:: INPUT RECORDS ::

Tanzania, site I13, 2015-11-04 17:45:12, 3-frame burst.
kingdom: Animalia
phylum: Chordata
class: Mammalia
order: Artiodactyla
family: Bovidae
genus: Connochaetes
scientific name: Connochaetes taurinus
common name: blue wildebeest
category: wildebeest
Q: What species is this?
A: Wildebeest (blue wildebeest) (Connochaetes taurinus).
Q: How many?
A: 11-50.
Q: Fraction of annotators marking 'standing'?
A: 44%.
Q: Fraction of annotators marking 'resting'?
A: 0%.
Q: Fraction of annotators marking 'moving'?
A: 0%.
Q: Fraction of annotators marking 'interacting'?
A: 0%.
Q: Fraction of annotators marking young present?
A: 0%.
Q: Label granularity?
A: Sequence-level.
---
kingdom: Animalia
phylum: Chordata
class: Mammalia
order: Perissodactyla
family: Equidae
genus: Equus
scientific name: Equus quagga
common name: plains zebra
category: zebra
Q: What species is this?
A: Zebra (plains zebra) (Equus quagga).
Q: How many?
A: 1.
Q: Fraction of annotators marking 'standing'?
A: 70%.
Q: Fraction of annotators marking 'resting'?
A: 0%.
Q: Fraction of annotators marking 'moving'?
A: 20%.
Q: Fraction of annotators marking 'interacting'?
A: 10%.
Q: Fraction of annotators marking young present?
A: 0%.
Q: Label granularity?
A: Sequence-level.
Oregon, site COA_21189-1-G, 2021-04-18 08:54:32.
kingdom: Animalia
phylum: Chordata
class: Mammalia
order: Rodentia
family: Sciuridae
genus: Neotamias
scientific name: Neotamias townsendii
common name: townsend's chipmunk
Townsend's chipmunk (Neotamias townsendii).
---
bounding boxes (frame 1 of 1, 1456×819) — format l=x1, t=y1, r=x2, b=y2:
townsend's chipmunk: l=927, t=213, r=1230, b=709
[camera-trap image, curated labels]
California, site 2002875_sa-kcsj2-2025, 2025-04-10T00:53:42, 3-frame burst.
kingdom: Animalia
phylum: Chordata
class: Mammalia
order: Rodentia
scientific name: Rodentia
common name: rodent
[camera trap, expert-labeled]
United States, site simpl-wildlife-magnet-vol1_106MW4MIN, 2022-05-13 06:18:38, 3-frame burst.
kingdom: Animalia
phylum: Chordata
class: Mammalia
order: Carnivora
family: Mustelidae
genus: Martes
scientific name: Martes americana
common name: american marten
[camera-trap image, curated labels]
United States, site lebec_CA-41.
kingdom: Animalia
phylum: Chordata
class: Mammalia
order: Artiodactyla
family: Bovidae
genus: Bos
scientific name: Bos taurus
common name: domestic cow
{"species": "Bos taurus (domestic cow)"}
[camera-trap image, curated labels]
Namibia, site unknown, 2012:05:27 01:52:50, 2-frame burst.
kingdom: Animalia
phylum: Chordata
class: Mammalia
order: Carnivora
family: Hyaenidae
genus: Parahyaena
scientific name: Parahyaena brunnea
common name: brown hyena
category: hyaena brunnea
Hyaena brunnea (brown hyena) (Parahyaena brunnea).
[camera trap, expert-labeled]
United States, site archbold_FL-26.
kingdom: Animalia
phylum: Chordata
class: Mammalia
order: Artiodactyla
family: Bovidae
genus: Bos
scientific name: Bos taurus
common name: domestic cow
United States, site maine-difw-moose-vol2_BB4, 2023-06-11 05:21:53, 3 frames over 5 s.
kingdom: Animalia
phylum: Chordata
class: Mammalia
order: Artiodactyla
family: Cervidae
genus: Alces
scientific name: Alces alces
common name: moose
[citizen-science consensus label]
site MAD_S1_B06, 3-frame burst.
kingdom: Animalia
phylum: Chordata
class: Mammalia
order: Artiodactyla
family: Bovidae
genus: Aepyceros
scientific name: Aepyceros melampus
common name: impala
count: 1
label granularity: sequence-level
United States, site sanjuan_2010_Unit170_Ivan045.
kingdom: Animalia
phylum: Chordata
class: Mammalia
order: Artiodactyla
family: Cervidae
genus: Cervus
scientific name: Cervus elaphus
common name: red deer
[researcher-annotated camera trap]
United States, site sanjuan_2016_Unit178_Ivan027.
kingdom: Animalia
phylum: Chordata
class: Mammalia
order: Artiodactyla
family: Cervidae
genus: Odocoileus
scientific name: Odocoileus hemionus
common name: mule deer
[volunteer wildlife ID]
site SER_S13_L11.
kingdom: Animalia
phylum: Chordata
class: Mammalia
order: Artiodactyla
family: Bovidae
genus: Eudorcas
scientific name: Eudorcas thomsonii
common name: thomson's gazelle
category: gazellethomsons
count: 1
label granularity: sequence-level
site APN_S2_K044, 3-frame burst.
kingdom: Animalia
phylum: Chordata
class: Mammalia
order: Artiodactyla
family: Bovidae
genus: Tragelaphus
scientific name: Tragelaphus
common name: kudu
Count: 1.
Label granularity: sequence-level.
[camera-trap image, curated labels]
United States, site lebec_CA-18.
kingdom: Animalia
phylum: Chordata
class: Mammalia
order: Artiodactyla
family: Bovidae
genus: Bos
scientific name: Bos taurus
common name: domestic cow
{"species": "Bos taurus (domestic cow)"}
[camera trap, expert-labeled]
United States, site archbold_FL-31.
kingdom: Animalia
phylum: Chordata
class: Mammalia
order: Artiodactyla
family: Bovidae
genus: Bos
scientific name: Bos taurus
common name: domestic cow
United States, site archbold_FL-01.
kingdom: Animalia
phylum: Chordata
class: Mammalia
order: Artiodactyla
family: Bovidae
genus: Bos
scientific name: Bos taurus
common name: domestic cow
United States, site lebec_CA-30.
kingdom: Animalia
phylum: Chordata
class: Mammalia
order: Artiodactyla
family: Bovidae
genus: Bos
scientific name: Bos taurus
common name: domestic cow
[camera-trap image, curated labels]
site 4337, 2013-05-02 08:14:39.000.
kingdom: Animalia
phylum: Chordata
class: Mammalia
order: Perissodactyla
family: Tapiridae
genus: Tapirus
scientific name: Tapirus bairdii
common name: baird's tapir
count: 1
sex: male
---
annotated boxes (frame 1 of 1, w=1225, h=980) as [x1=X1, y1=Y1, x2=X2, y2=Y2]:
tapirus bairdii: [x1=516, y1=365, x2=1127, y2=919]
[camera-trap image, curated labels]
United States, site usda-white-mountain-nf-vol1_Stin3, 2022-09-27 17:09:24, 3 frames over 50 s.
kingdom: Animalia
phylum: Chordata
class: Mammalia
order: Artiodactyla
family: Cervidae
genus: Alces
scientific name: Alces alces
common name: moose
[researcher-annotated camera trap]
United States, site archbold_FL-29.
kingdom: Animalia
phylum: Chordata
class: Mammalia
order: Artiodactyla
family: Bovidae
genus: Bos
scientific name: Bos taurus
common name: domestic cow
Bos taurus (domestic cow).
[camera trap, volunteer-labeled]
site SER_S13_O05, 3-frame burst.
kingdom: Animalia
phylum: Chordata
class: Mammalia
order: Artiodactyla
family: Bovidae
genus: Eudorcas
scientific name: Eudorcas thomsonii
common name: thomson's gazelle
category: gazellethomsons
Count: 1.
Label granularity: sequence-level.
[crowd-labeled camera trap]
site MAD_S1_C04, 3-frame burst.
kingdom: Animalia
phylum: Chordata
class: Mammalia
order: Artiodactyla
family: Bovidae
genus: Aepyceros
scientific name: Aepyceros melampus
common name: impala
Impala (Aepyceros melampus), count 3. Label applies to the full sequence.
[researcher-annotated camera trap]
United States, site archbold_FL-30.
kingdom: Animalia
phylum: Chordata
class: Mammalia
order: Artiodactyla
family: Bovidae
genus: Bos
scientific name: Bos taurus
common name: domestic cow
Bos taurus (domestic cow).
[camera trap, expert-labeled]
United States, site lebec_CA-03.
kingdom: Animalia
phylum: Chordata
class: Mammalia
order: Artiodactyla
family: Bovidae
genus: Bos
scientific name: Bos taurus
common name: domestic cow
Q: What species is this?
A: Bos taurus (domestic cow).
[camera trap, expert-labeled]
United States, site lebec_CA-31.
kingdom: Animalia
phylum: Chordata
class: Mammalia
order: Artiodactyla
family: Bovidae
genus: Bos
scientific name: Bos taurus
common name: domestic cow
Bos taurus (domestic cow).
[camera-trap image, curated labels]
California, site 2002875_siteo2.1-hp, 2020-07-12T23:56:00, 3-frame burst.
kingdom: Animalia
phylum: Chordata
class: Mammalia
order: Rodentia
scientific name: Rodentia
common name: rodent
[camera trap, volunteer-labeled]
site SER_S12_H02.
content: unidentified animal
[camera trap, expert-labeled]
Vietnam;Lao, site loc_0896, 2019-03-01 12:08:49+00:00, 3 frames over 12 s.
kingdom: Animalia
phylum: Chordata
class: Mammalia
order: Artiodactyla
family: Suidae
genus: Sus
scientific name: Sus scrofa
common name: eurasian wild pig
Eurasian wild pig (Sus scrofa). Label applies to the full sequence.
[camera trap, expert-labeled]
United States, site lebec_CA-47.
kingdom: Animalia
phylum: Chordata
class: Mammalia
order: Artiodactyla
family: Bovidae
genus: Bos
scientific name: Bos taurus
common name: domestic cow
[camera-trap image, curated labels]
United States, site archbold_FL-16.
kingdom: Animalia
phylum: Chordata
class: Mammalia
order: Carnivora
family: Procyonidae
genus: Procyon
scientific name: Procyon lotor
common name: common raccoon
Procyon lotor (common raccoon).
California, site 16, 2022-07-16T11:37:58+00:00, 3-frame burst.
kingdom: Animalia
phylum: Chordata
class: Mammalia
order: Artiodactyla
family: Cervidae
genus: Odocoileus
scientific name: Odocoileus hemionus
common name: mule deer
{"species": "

:::

- **WHAT YOU WILL DO**
The lines from the one with "genus: Procyon" through the final line of the data are to be reproduced exactly, both included, with no other lines.

- **EXPECTED ANSWER**
genus: Procyon
scientific name: Procyon lotor
common name: common raccoon
Procyon lotor (common raccoon).
California, site 16, 2022-07-16T11:37:58+00:00, 3-frame burst.
kingdom: Animalia
phylum: Chordata
class: Mammalia
order: Artiodactyla
family: Cervidae
genus: Odocoileus
scientific name: Odocoileus hemionus
common name: mule deer
{"species": "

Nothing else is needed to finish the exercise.